Setelah selesai dimandikan dan dikafani, jenazah segera dibawa ke tempat pemakaman muslimin. Ku lihat lahat telah digali, dan jenazah pun mulain di masukkan. Ku pandangi jenazah temanku yang mulai tak terlihat lagi oleh timbunan tanah itu, hatiku pun mulai hancur tak tahan melihat semua ini.

Tanpa disadari, air mata ini pun mulai membasahi pipiku. Aku pun mulai menangis terisak-isak tanpa bisa ku hentikan air mata itu dan ku sembunyikan kesedihanku.

"20 tahun bukanlah waktu yang singkat." begitulah yang ku fikirkan.

Kini telah selesai pertemananku dengannya. Sekitar 20 tahun aku sudah berteman dengannya dan mengahabiskan waktu kecilku bersamanya.

Kawan, mungkin aku terlalu lama pergi. Aku belum bisa kembali bersamamu karena belum selesai studiku. Sekarang kamu tidak perlu menunggu aku kembali lagi, aku akan mendoakanmu selalu. Selamat jalan kawan.

Kalu dilihat dari keluarganya, mungkin keluarganya tidaklah keluarga yang sempurnya. Ayah dan ibunya telah berpisah semenjak dia masih kecil. Dia tumbuh tanpa adanya bimbingan dan arahan seorang ayah, dan ibunya yang seharusnya juga membimbing dan mendidiknya juga disibukkan untuk bekerja mencari nafkah keluarga.
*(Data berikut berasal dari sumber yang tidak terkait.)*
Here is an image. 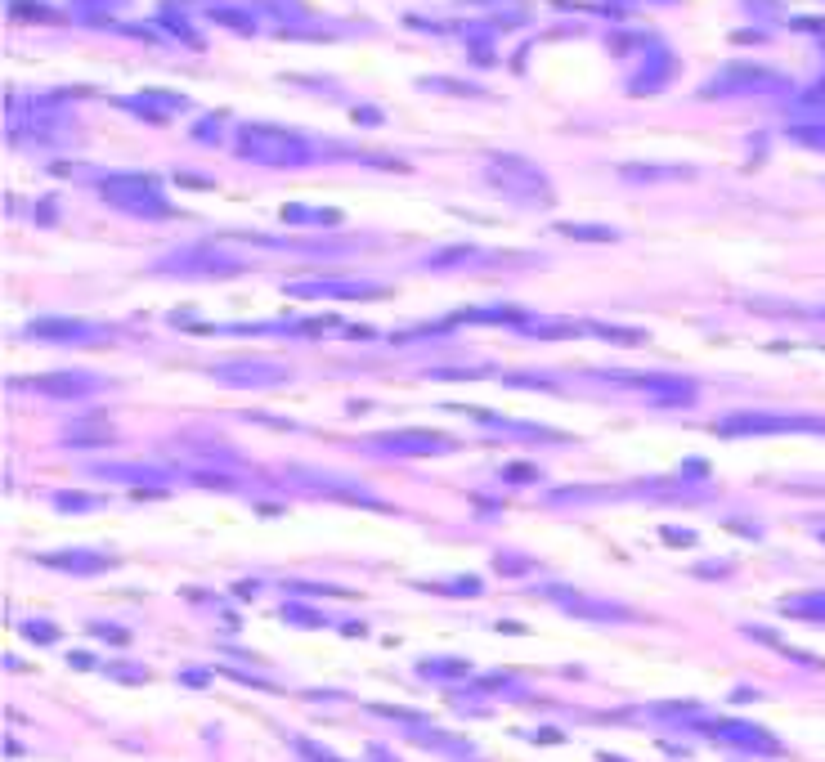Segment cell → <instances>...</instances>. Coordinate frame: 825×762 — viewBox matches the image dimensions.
Here are the masks:
<instances>
[{
	"label": "cell",
	"mask_w": 825,
	"mask_h": 762,
	"mask_svg": "<svg viewBox=\"0 0 825 762\" xmlns=\"http://www.w3.org/2000/svg\"><path fill=\"white\" fill-rule=\"evenodd\" d=\"M234 153L243 162L256 166H274V171H296V166H310L319 157V144L287 126H265V122H247L234 135Z\"/></svg>",
	"instance_id": "6da1fadb"
},
{
	"label": "cell",
	"mask_w": 825,
	"mask_h": 762,
	"mask_svg": "<svg viewBox=\"0 0 825 762\" xmlns=\"http://www.w3.org/2000/svg\"><path fill=\"white\" fill-rule=\"evenodd\" d=\"M480 175H485L489 189L503 193L516 207H552L556 202V189L548 175H543V166H534L521 153H489L480 162Z\"/></svg>",
	"instance_id": "7a4b0ae2"
},
{
	"label": "cell",
	"mask_w": 825,
	"mask_h": 762,
	"mask_svg": "<svg viewBox=\"0 0 825 762\" xmlns=\"http://www.w3.org/2000/svg\"><path fill=\"white\" fill-rule=\"evenodd\" d=\"M252 269V260L234 247H216V243H202V247H184V252L157 260V274L166 278H238Z\"/></svg>",
	"instance_id": "3957f363"
},
{
	"label": "cell",
	"mask_w": 825,
	"mask_h": 762,
	"mask_svg": "<svg viewBox=\"0 0 825 762\" xmlns=\"http://www.w3.org/2000/svg\"><path fill=\"white\" fill-rule=\"evenodd\" d=\"M99 198L108 202L113 211H126V216H139V220H157V216H171V207H166L162 189H157V180H148V175H108L104 184H99Z\"/></svg>",
	"instance_id": "277c9868"
},
{
	"label": "cell",
	"mask_w": 825,
	"mask_h": 762,
	"mask_svg": "<svg viewBox=\"0 0 825 762\" xmlns=\"http://www.w3.org/2000/svg\"><path fill=\"white\" fill-rule=\"evenodd\" d=\"M713 431L718 435H803V431H821L825 435V417H817V413H727Z\"/></svg>",
	"instance_id": "5b68a950"
},
{
	"label": "cell",
	"mask_w": 825,
	"mask_h": 762,
	"mask_svg": "<svg viewBox=\"0 0 825 762\" xmlns=\"http://www.w3.org/2000/svg\"><path fill=\"white\" fill-rule=\"evenodd\" d=\"M211 377L229 390H270V386H283V381L292 377V368H287L283 359L238 355V359H216V364H211Z\"/></svg>",
	"instance_id": "8992f818"
},
{
	"label": "cell",
	"mask_w": 825,
	"mask_h": 762,
	"mask_svg": "<svg viewBox=\"0 0 825 762\" xmlns=\"http://www.w3.org/2000/svg\"><path fill=\"white\" fill-rule=\"evenodd\" d=\"M364 449L386 453V458H440V453L458 449V440L440 431H386V435H368Z\"/></svg>",
	"instance_id": "52a82bcc"
},
{
	"label": "cell",
	"mask_w": 825,
	"mask_h": 762,
	"mask_svg": "<svg viewBox=\"0 0 825 762\" xmlns=\"http://www.w3.org/2000/svg\"><path fill=\"white\" fill-rule=\"evenodd\" d=\"M14 386H27V390H41L50 399H86V395H99L108 390V377L99 373H45V377H14Z\"/></svg>",
	"instance_id": "ba28073f"
},
{
	"label": "cell",
	"mask_w": 825,
	"mask_h": 762,
	"mask_svg": "<svg viewBox=\"0 0 825 762\" xmlns=\"http://www.w3.org/2000/svg\"><path fill=\"white\" fill-rule=\"evenodd\" d=\"M90 476L99 480H117V485H135V489H148V494H162L171 485V471L166 467H148V462H95Z\"/></svg>",
	"instance_id": "9c48e42d"
},
{
	"label": "cell",
	"mask_w": 825,
	"mask_h": 762,
	"mask_svg": "<svg viewBox=\"0 0 825 762\" xmlns=\"http://www.w3.org/2000/svg\"><path fill=\"white\" fill-rule=\"evenodd\" d=\"M386 287L377 283H355V278H305V283H287V296H305V301H319V296H337V301H373Z\"/></svg>",
	"instance_id": "30bf717a"
},
{
	"label": "cell",
	"mask_w": 825,
	"mask_h": 762,
	"mask_svg": "<svg viewBox=\"0 0 825 762\" xmlns=\"http://www.w3.org/2000/svg\"><path fill=\"white\" fill-rule=\"evenodd\" d=\"M776 77L767 68H749V63H731V68H722L718 77L709 81V90L704 95L709 99H722V95H763V90H772Z\"/></svg>",
	"instance_id": "8fae6325"
},
{
	"label": "cell",
	"mask_w": 825,
	"mask_h": 762,
	"mask_svg": "<svg viewBox=\"0 0 825 762\" xmlns=\"http://www.w3.org/2000/svg\"><path fill=\"white\" fill-rule=\"evenodd\" d=\"M59 440L68 449H108V444L122 440V431L108 422V413H90V417H72L59 431Z\"/></svg>",
	"instance_id": "7c38bea8"
},
{
	"label": "cell",
	"mask_w": 825,
	"mask_h": 762,
	"mask_svg": "<svg viewBox=\"0 0 825 762\" xmlns=\"http://www.w3.org/2000/svg\"><path fill=\"white\" fill-rule=\"evenodd\" d=\"M27 337L41 341H59V346H72V341H108L113 328H99V323H81V319H32L27 323Z\"/></svg>",
	"instance_id": "4fadbf2b"
},
{
	"label": "cell",
	"mask_w": 825,
	"mask_h": 762,
	"mask_svg": "<svg viewBox=\"0 0 825 762\" xmlns=\"http://www.w3.org/2000/svg\"><path fill=\"white\" fill-rule=\"evenodd\" d=\"M543 597H552V601H561L570 615H579V619H601V624H624V619H637V610H628V606H615V601H583L579 592H570V588H548Z\"/></svg>",
	"instance_id": "5bb4252c"
},
{
	"label": "cell",
	"mask_w": 825,
	"mask_h": 762,
	"mask_svg": "<svg viewBox=\"0 0 825 762\" xmlns=\"http://www.w3.org/2000/svg\"><path fill=\"white\" fill-rule=\"evenodd\" d=\"M494 260H503V256L489 252V247H476V243H458V247H440V252L426 256V269H449V274H458V269L494 265Z\"/></svg>",
	"instance_id": "9a60e30c"
},
{
	"label": "cell",
	"mask_w": 825,
	"mask_h": 762,
	"mask_svg": "<svg viewBox=\"0 0 825 762\" xmlns=\"http://www.w3.org/2000/svg\"><path fill=\"white\" fill-rule=\"evenodd\" d=\"M713 736H718L722 745L754 749V754H776V736H767L763 727H749V722H713Z\"/></svg>",
	"instance_id": "2e32d148"
},
{
	"label": "cell",
	"mask_w": 825,
	"mask_h": 762,
	"mask_svg": "<svg viewBox=\"0 0 825 762\" xmlns=\"http://www.w3.org/2000/svg\"><path fill=\"white\" fill-rule=\"evenodd\" d=\"M637 386L651 395V404L660 408H682L695 399V381L687 377H637Z\"/></svg>",
	"instance_id": "e0dca14e"
},
{
	"label": "cell",
	"mask_w": 825,
	"mask_h": 762,
	"mask_svg": "<svg viewBox=\"0 0 825 762\" xmlns=\"http://www.w3.org/2000/svg\"><path fill=\"white\" fill-rule=\"evenodd\" d=\"M50 570H68V574H104V570H113V556H104V552H54V556H41Z\"/></svg>",
	"instance_id": "ac0fdd59"
},
{
	"label": "cell",
	"mask_w": 825,
	"mask_h": 762,
	"mask_svg": "<svg viewBox=\"0 0 825 762\" xmlns=\"http://www.w3.org/2000/svg\"><path fill=\"white\" fill-rule=\"evenodd\" d=\"M619 180L628 184H660V180H695L691 166H651V162H628L619 166Z\"/></svg>",
	"instance_id": "d6986e66"
},
{
	"label": "cell",
	"mask_w": 825,
	"mask_h": 762,
	"mask_svg": "<svg viewBox=\"0 0 825 762\" xmlns=\"http://www.w3.org/2000/svg\"><path fill=\"white\" fill-rule=\"evenodd\" d=\"M785 615L794 619H825V592H803V597L785 601Z\"/></svg>",
	"instance_id": "ffe728a7"
},
{
	"label": "cell",
	"mask_w": 825,
	"mask_h": 762,
	"mask_svg": "<svg viewBox=\"0 0 825 762\" xmlns=\"http://www.w3.org/2000/svg\"><path fill=\"white\" fill-rule=\"evenodd\" d=\"M565 238H583V243H619V229L610 225H561Z\"/></svg>",
	"instance_id": "44dd1931"
},
{
	"label": "cell",
	"mask_w": 825,
	"mask_h": 762,
	"mask_svg": "<svg viewBox=\"0 0 825 762\" xmlns=\"http://www.w3.org/2000/svg\"><path fill=\"white\" fill-rule=\"evenodd\" d=\"M592 337H606V341H628V346H646V332L637 328H606V323H588Z\"/></svg>",
	"instance_id": "7402d4cb"
},
{
	"label": "cell",
	"mask_w": 825,
	"mask_h": 762,
	"mask_svg": "<svg viewBox=\"0 0 825 762\" xmlns=\"http://www.w3.org/2000/svg\"><path fill=\"white\" fill-rule=\"evenodd\" d=\"M54 507L59 511H99L104 498L99 494H54Z\"/></svg>",
	"instance_id": "603a6c76"
},
{
	"label": "cell",
	"mask_w": 825,
	"mask_h": 762,
	"mask_svg": "<svg viewBox=\"0 0 825 762\" xmlns=\"http://www.w3.org/2000/svg\"><path fill=\"white\" fill-rule=\"evenodd\" d=\"M23 633L32 641H54V637H59V624H45V619H23Z\"/></svg>",
	"instance_id": "cb8c5ba5"
},
{
	"label": "cell",
	"mask_w": 825,
	"mask_h": 762,
	"mask_svg": "<svg viewBox=\"0 0 825 762\" xmlns=\"http://www.w3.org/2000/svg\"><path fill=\"white\" fill-rule=\"evenodd\" d=\"M287 592H301V597H355V592H341V588H314V583H283Z\"/></svg>",
	"instance_id": "d4e9b609"
},
{
	"label": "cell",
	"mask_w": 825,
	"mask_h": 762,
	"mask_svg": "<svg viewBox=\"0 0 825 762\" xmlns=\"http://www.w3.org/2000/svg\"><path fill=\"white\" fill-rule=\"evenodd\" d=\"M530 332H539V337H574L579 323H530Z\"/></svg>",
	"instance_id": "484cf974"
},
{
	"label": "cell",
	"mask_w": 825,
	"mask_h": 762,
	"mask_svg": "<svg viewBox=\"0 0 825 762\" xmlns=\"http://www.w3.org/2000/svg\"><path fill=\"white\" fill-rule=\"evenodd\" d=\"M296 754H301L305 762H341V758H332V754H328V749L310 745V740H296Z\"/></svg>",
	"instance_id": "4316f807"
},
{
	"label": "cell",
	"mask_w": 825,
	"mask_h": 762,
	"mask_svg": "<svg viewBox=\"0 0 825 762\" xmlns=\"http://www.w3.org/2000/svg\"><path fill=\"white\" fill-rule=\"evenodd\" d=\"M283 615L292 619V624H310V628H319V624H323V615H319V610H305V606H287Z\"/></svg>",
	"instance_id": "83f0119b"
},
{
	"label": "cell",
	"mask_w": 825,
	"mask_h": 762,
	"mask_svg": "<svg viewBox=\"0 0 825 762\" xmlns=\"http://www.w3.org/2000/svg\"><path fill=\"white\" fill-rule=\"evenodd\" d=\"M283 216H287V220H319V225H328V220H332V211H310V207H287V211H283Z\"/></svg>",
	"instance_id": "f1b7e54d"
},
{
	"label": "cell",
	"mask_w": 825,
	"mask_h": 762,
	"mask_svg": "<svg viewBox=\"0 0 825 762\" xmlns=\"http://www.w3.org/2000/svg\"><path fill=\"white\" fill-rule=\"evenodd\" d=\"M498 570H503V574H525V570H530V561H516V556H498Z\"/></svg>",
	"instance_id": "f546056e"
},
{
	"label": "cell",
	"mask_w": 825,
	"mask_h": 762,
	"mask_svg": "<svg viewBox=\"0 0 825 762\" xmlns=\"http://www.w3.org/2000/svg\"><path fill=\"white\" fill-rule=\"evenodd\" d=\"M90 633H99V637H108V641H126V637H131L126 628H113V624H95Z\"/></svg>",
	"instance_id": "4dcf8cb0"
},
{
	"label": "cell",
	"mask_w": 825,
	"mask_h": 762,
	"mask_svg": "<svg viewBox=\"0 0 825 762\" xmlns=\"http://www.w3.org/2000/svg\"><path fill=\"white\" fill-rule=\"evenodd\" d=\"M794 139H808V144H821V148H825V126H812V130H794Z\"/></svg>",
	"instance_id": "1f68e13d"
},
{
	"label": "cell",
	"mask_w": 825,
	"mask_h": 762,
	"mask_svg": "<svg viewBox=\"0 0 825 762\" xmlns=\"http://www.w3.org/2000/svg\"><path fill=\"white\" fill-rule=\"evenodd\" d=\"M368 762H400L386 745H368Z\"/></svg>",
	"instance_id": "d6a6232c"
},
{
	"label": "cell",
	"mask_w": 825,
	"mask_h": 762,
	"mask_svg": "<svg viewBox=\"0 0 825 762\" xmlns=\"http://www.w3.org/2000/svg\"><path fill=\"white\" fill-rule=\"evenodd\" d=\"M534 476H539L534 467H507V480H534Z\"/></svg>",
	"instance_id": "836d02e7"
},
{
	"label": "cell",
	"mask_w": 825,
	"mask_h": 762,
	"mask_svg": "<svg viewBox=\"0 0 825 762\" xmlns=\"http://www.w3.org/2000/svg\"><path fill=\"white\" fill-rule=\"evenodd\" d=\"M68 664H72V668H95V659L81 655V650H77V655H68Z\"/></svg>",
	"instance_id": "e575fe53"
},
{
	"label": "cell",
	"mask_w": 825,
	"mask_h": 762,
	"mask_svg": "<svg viewBox=\"0 0 825 762\" xmlns=\"http://www.w3.org/2000/svg\"><path fill=\"white\" fill-rule=\"evenodd\" d=\"M664 538H669V543H691V534H682V529H664Z\"/></svg>",
	"instance_id": "d590c367"
},
{
	"label": "cell",
	"mask_w": 825,
	"mask_h": 762,
	"mask_svg": "<svg viewBox=\"0 0 825 762\" xmlns=\"http://www.w3.org/2000/svg\"><path fill=\"white\" fill-rule=\"evenodd\" d=\"M821 314H825V310H821Z\"/></svg>",
	"instance_id": "8d00e7d4"
}]
</instances>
Sedangkan kakak-kakak perempuannya juga pergi merantau untuk membantu perekonomian keluarga. Zainal adalah anak laki-laki tunggal di keluarganya dan seharusnya dialah menjadi harapan keluarga, tapi kondisi fisiknya yang lemah dan banyaknya tekanan-tekanan mental yang dihadapinya.

Sebagai seorang anak laki-laki, ibunya ingin kalau dia itu begini dan begitu sesuai dengan kemauan ibunya. Ibunya memiliki segudang harapan untuknya, tapi Zainal bukanlah seorang anak yang sempurna. Dia ingin bermain bersama teman-teman seusia dia, dan dia juga ingin tampil seperti teman-temanya kebanyakan. Tapi dia tidaklah memiliki apa yang menjadi milik teman-temannya itu, dia adalah seorang anak yang memiliki keterbatasan ekonomi. Dia juga tidak memiliki teman yang pas untuk mencurahkan rasa gundahnya, sedangkan ibunya tidaklah bisa dijadikan tempat bersandar untuk masalah hatinya. Dia frustasi dan dia sters memikirkan itu semua. Ibunya hanya bisa melarang dia begini dan begitu, melarang ke sini dan ke situ tanpa ada solusi yang jelas atau jalan keluar yang pas untuknya. Kepada siapalah dia mengadu saat itu, sedangkan kepada Allah Ta'ala dia jauh.

"Ya Allah! Hanya kepadaMulah kami berserah diri dan mencurahkan seluruh isi hati kami ini. Engkaulah sebaik-baik tempat mengadu." itulah yang ku fikirkan dalam hati ini.